Handles irregular sampling and returns dense trajectories with uncertainty bounds.
"""
n = len(timestamps)
if n == 0:
return {"lat": np.array([]), "lon": np.array([]), "uncertainty": np.array([])}
# Initialize filter
kf = KalmanFilter(dim_x=4, dim_z=2)
kf.x = np.array([positions[0][0], positions[0][1], 0.0, 0.0]) # lat, lon, v_lat, v_lon
kf.P *= 10.0 # Initial state uncertainty
kf.R *= measurement_noise
kf.Q *= process_noise
kf.H = np.array([[1, 0, 0, 0],
[0, 1, 0, 0]]) # Map full state to position only
out_lat = np.empty(n)
out_lon = np.empty(n)
out_unc = np.empty(n)
for i in range(n):
if i > 0:
dt = (timestamps[i] - timestamps[i-1]).total_seconds()
dt = max(dt, 0.1) # Prevent degenerate matrices
# Update transition matrix for variable dt
kf.F = np.array([
[1, 0, dt, 0],
[0, 1, 0, dt],
[0, 0, 1, 0],
[0, 0, 0, 1]
])
# Prediction step (always runs)
kf.predict()
# Update step (only if measurement exists)
if positions[i] is not None:
kf.update(np.array([positions[i][0], positions[i][1]]))
# Store results
out_lat[i] = kf.x[0]
out_lon[i] = kf.x[1]
out_unc[i] = np.sqrt(kf.P[0, 0] + kf.P[1, 1]) # Combined positional std dev
return {"lat": out_lat, "lon": out_lon, "uncertainty": out_unc}
Tuning, Validation & Pipeline Integration
Tuning Q and R dictates the filter’s responsiveness. A low Q trusts the motion model heavily, smoothing out noise but lagging during sharp turns. A high Q tracks rapid maneuvers but amplifies measurement jitter. For urban mobility workloads, start with R derived from the receiver’s reported HDOP or CEP50 values, and scale Q empirically against known ground-truth routes.
When processing high-frequency logistics telemetry, consider upgrading from constant-velocity to a Constant Turn Rate and Velocity (CTRV) model. CTRV explicitly captures angular dynamics, reducing interpolation drift during highway merges or roundabouts. For a rigorous mathematical foundation on state estimation and noise covariance tuning, refer to the An Introduction to the Kalman Filter by Welch & Bishop, which remains the standard reference for linear-Gaussian systems.

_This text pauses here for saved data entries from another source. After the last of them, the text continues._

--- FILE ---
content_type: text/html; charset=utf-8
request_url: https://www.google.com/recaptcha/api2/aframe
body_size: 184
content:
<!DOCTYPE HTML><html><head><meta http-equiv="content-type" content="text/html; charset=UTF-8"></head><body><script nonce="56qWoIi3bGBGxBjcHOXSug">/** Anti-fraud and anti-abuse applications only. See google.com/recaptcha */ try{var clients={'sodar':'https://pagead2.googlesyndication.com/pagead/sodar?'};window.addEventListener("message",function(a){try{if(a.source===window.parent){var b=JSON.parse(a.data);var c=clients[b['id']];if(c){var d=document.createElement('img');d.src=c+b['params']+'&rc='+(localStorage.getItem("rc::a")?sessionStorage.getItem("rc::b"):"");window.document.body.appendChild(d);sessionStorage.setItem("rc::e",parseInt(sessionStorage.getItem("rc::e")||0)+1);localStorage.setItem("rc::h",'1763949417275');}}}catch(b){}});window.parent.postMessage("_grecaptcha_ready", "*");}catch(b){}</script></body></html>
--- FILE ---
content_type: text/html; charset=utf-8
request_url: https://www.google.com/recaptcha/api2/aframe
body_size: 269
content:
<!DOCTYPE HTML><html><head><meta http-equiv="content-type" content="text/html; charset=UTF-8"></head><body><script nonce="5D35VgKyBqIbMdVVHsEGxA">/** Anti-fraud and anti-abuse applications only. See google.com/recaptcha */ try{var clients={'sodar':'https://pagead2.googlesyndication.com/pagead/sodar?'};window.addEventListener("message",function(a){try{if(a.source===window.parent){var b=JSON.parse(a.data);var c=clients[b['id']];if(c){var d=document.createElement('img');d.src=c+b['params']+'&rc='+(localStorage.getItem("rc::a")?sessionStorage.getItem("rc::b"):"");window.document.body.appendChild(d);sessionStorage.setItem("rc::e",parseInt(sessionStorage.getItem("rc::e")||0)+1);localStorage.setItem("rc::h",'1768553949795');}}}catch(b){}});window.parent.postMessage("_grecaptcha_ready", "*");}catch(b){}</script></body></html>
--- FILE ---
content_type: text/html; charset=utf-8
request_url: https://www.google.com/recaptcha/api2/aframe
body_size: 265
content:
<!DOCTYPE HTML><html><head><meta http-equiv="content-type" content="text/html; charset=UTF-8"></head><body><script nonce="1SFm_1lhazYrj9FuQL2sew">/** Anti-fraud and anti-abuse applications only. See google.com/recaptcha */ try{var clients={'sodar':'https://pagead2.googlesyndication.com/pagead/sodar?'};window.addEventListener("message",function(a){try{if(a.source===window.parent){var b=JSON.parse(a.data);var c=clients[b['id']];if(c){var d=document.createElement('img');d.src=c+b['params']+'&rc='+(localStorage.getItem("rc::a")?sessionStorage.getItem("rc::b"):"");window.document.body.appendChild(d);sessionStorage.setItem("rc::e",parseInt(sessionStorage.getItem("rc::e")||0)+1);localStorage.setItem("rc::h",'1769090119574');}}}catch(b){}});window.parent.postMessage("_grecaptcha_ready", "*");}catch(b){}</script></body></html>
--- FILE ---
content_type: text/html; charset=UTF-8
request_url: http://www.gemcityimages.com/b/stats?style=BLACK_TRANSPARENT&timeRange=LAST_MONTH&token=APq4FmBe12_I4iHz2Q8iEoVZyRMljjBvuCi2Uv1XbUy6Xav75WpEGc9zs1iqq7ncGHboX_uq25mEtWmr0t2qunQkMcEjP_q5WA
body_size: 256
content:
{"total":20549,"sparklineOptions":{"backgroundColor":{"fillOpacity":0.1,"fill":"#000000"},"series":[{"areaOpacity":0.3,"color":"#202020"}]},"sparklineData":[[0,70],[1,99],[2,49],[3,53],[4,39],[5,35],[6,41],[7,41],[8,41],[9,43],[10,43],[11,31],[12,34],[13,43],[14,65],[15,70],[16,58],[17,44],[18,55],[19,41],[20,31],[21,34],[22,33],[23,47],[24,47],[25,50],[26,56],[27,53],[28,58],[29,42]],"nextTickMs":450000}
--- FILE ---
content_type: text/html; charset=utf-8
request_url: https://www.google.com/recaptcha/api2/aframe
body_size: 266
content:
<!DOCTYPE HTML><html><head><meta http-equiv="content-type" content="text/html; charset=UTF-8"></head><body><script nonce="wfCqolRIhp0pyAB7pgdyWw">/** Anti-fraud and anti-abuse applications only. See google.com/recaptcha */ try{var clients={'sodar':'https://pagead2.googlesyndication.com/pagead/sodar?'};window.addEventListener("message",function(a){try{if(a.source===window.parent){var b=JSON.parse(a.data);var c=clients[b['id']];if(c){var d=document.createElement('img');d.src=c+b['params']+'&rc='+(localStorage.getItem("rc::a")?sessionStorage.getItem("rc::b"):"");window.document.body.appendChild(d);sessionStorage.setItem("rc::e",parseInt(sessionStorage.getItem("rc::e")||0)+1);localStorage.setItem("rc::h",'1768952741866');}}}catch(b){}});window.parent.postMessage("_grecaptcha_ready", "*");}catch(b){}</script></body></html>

Validate interpolated segments using root-mean-square error (RMSE) against held-out pings or by checking if uncertainty bounds remain within acceptable thresholds for your use case. In production pipelines, wrap the filter in a vectorized batch processor or compile it via numba to handle millions of device trajectories without Python loop overhead. The output uncertainty column should be fed directly into downstream confidence scoring, ensuring that analytics never treat a 30-second tunnel gap with the same weight as a 1-second high-accuracy ping.